- Born: 1987 (age 38–39) Derry, Northern Ireland
- Occupation: Composer
- Works: List of compositions
- Website: seandohertymusic.co.uk

= Seán Doherty (composer) =

Irish composer

Seán Doherty (born 1987) is a composer, musicologist and singer from Derry, Northern Ireland.

==Life==
Doherty was born in Derry, Northern Ireland, where he was educated at St Eugene's primary school and Lumen Christi College. He read music at St John's College, Cambridge, and was awarded a PhD from Trinity College, Dublin, on submission of a thesis entitled ‘Solfaing: The History of Four-Syllable Solmization to the Present Day’. Doherty is a lecturer in music at Dublin City University. He is a member of the acclaimed Irish choir New Dublin Voices.

Doherty has won the Feis Ceoil choral composition four times, the Choir & Organ Magazine composition competition twice, the West Cork Chamber Music Festival ‘Young Composers’ Bursary’ twice, the Jerome Hynes composition award, the St Giles' Cathedral, Edinburgh composition competition, and the Fragments composition award in association Historic Scotland. His music has been performed by the Kensington Symphony Orchestra (London), the Vanbrugh Quartet, the choir of Merton College, Oxford, the choir of Salisbury Cathedral, the Grant Park Music Festival Chorus (Chicago); the Ulster Orchestra and the Belfast Philharmonic Kids' Choirs, the National Youth Choir of Scotland, the Mornington Singers (Dublin), Laetare Vocal Ensemble (Dublin), the Baroque violinist Claire Duff, the pianist Fiachra Garvey, and the soprano Caroline Melzer.

Doherty is a member of the Irish Composers' Collective and the Association of Irish Composers, and is represented by the Contemporary Music Centre, Ireland.

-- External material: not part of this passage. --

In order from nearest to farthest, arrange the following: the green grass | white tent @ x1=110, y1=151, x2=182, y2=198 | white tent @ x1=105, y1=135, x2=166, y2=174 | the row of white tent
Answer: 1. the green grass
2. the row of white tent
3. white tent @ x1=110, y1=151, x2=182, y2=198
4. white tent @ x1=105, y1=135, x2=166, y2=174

==Critical reception and recognition==

Doherty’s work has received sustained critical attention in Irish and international music journalism. Reviewing Snow Dance for the Dead, recorded by New Dublin Voices, The Journal of Music described his compositional voice as marked by a close engagement with text and historical context, noting the way musical structure is shaped by poetic source material and ethical themes.

Chamber works have also been widely reviewed. Writing in The Irish Times in the context of the West Cork Chamber Music Festival, Michael Dervan identified Doherty’s string quartet The Devil’s Dream as a work of “devilish intensity and gripping focus”. Similar assessments appeared in the Irish Examiner, where the work was described as a “significant addition to the contemporary quartet repertoire”.

International coverage has included reviews in outlets such as The Arts Desk and the Irish Echo, both of which commented on Doherty’s choral writing for its clarity of texture and expressive restraint.